■ Item da tarefa A:
No texto da página, reescreva de forma mais curta o parágrafo que começa com "Marquei de visitá-la", mantendo os fatos principais.
■ Item da tarefa B:
Escreva a continuação do texto da página sobre a leitora de 91 anos, começando logo após a última frase.

:: Texto da página

Uma ilustre leitora
Às vezes, a vida nos surpreende para consolidar uma aprendizagem. No dia último dia 3, tive a alegria de conhecer uma senhora de 91 anos. Estas primaveras se completaram na data citada.
No dia 30 de abril, após participar de uma conversa sobre Ciclo de Alfabetização, na Academia Petropolitana de Educação, cheguei a casa, liguei o computador, abri os e-mails. Encontrei um com o título “Recado”: “Meu nome é Otilia, tenho 90 anos e gosto muito de ler seus artigos. Gostaria de falar com o senhor. O meu telefone é…” Nesse e-mail também havia o endereço.
Primeiramente é preciso dizer que esse feedback é raro; segundo, não coloco e-mail nos artigos; terceiro, fiquei muito contente em saber que uma pessoa com 91 anos aprecia os meus textos. Considero cada leitor um amigo confidente, com quem compartilho as alegrias, as aflições, ou seja, alguém que nos ajuda a pensar e a crescer interiormente.
De posse do telefone, liguei. A filha atendeu e passou para a mãe: “Alô! É o professor?” – Parecia que já esperava a ligação.
Não tive dúvida de que se tratava de uma leitora assídua. Falou de vários artigos. Alguns, ela recortou. Entre os mais recentes, citou o “Pavê de Jacá”. Disse-me que deu boas risadas ao lê-lo. Nesse momento, uma satisfação bateu forte: como é bom proporcionar alguns segundos de alegria a alguém!
Marquei de visitá-la na terça-feira, dia em que comemoraria os seus 91 anos. Cheguei a sua residência, por volta das 20:00h. Ela ficou contente, mas alegria maior foi a minha. Foi um dos mais belos presentes que já recebi pelo que escrevo. Ela esperou a minha chegada para partir o bolo. Alguém que nunca tinha me visto me recebeu como se me conhecesse há anos. Falou com as duas mãos no rosto: “você é igualzinho a que eu imaginei.” E assim começamos a nossa prosa…
A lucidez dela me fascinou. A sua memória é impressionante. Perguntei a ela onde encontrava tanta vitalidade. Respondeu prontamente:
– No Amor!

::::
:: Dados para análise

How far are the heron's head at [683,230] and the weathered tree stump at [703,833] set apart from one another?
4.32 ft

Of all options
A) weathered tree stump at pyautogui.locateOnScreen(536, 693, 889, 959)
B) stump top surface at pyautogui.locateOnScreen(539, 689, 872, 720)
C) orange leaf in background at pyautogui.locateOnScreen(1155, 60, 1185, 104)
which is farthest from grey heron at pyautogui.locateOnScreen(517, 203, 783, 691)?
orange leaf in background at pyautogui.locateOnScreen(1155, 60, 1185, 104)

::::
:: Dados para análise

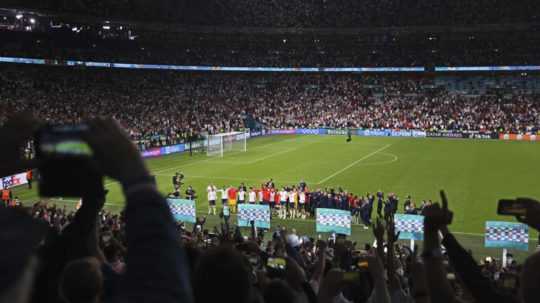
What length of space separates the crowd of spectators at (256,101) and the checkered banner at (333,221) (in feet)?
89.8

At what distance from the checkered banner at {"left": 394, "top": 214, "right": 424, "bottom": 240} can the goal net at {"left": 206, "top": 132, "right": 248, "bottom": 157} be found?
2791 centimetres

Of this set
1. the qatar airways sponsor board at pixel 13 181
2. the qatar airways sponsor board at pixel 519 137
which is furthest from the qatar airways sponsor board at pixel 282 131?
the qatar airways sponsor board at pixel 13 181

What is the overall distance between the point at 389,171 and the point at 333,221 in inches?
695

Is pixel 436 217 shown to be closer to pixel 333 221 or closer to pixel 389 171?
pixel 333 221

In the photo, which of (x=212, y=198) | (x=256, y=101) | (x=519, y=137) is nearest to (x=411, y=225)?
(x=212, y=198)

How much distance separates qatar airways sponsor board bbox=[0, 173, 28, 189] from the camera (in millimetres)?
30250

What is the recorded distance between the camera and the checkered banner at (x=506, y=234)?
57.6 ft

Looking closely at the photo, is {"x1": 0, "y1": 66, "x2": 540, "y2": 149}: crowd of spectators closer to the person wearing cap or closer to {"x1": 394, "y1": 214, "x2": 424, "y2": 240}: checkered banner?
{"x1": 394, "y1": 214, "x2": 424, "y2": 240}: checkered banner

::::
:: Dados para análise

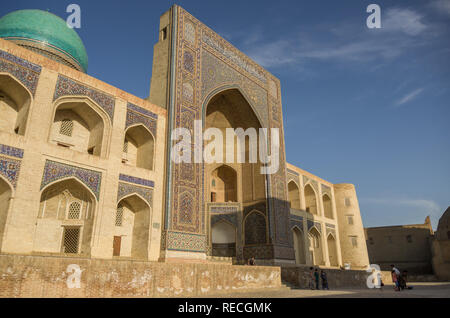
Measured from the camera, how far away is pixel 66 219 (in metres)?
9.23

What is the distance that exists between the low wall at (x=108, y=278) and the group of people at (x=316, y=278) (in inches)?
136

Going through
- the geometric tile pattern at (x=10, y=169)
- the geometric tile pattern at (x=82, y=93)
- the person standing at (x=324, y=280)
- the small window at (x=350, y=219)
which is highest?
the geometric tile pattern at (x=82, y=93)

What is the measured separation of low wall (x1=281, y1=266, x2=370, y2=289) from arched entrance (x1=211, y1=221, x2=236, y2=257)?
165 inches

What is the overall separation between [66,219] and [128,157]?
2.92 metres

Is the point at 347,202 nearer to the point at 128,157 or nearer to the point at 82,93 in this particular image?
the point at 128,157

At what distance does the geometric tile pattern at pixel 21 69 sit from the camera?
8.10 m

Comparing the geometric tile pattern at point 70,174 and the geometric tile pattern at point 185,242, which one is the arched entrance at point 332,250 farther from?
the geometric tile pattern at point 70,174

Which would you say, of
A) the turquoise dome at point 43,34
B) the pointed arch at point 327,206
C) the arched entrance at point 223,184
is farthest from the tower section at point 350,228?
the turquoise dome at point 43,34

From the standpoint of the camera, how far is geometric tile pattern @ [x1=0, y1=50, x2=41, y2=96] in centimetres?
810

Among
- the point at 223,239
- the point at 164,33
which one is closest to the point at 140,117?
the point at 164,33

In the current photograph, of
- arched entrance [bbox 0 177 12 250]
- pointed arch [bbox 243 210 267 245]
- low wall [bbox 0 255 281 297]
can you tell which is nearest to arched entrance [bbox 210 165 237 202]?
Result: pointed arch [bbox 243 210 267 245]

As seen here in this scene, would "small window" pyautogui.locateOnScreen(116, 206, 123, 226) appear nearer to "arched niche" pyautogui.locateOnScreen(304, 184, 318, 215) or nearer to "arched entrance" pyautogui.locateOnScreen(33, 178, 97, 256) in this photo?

::::

■ Quadro de resposta A:
Combinei a visita para a terça-feira em que ela completaria 91 anos e cheguei à casa dela por volta das 20h. Ela ficou contente, mas a alegria maior foi minha: foi um dos mais belos presentes que já recebi pelo que escrevo. Ela esperou minha chegada para partir o bolo e, sem nunca ter me visto, me recebeu como a um velho conhecido. Com as duas mãos no rosto, disse que eu era igualzinho ao que tinha imaginado. E assim começou a nossa prosa.

■ Quadro de resposta B:
Pronunciou tal palavra com a mesma energia com que Dom Helder Câmara pronunciava a palavra Esperança.
“É muito bom falar ‘eu te amo’! É muito bom ouvir uma declaração de amor, saber que alguém nos ama. Cristo nos deu um novo mandamento: ‘amai uns aos outros como eu vos amei…’”
E assim teceu uma declaração de amor à vida. Falou do período do Presidente Artur Bernardes, de Getúlio Vargas, da crise do café, da cidade mineira em que nasceu, da vinda a Petrópolis, do seu tempo de menina, de seus pais, de carro de boi, dos colchões de palha de milho, do doce de leite comprado a réis. Até me falou do período em que esteve internada na UPA. Lembrou o nome dos médicos, citou nome de remédio que tomou. E me contou uma história que ouviu de um deles:
“O corpo humano é uma máquina. Quando nova, não dá muito problema. Mas com o passar do tempo, as peças vão se desgastando. Levamos ao mecânico. No início, os consertos são simples, depois vão aumentando e se complicando, até que chega um dia que não há mais como consertar.”
Após ouvi essa história, perguntou: “doutor, meu caso qual é?” – Ele respondeu: “a senhora está em boa forma!”
Ela foi internada com suspeita de trombose. Após os exames, concluíram que era um problema circulatório sem gravidade.
Além da memória, o que me impressionou também foi a fluência da linguagem. Usou expressões que estão “na moda” como “pessoa do bem” e palavras pouco usadas com “catre” ao referir-se a cama.
– Dona Otilia, muito obrigado! Conhecê-la foi um presente divino.
– Voltarei para ver os chuchus que plantaste.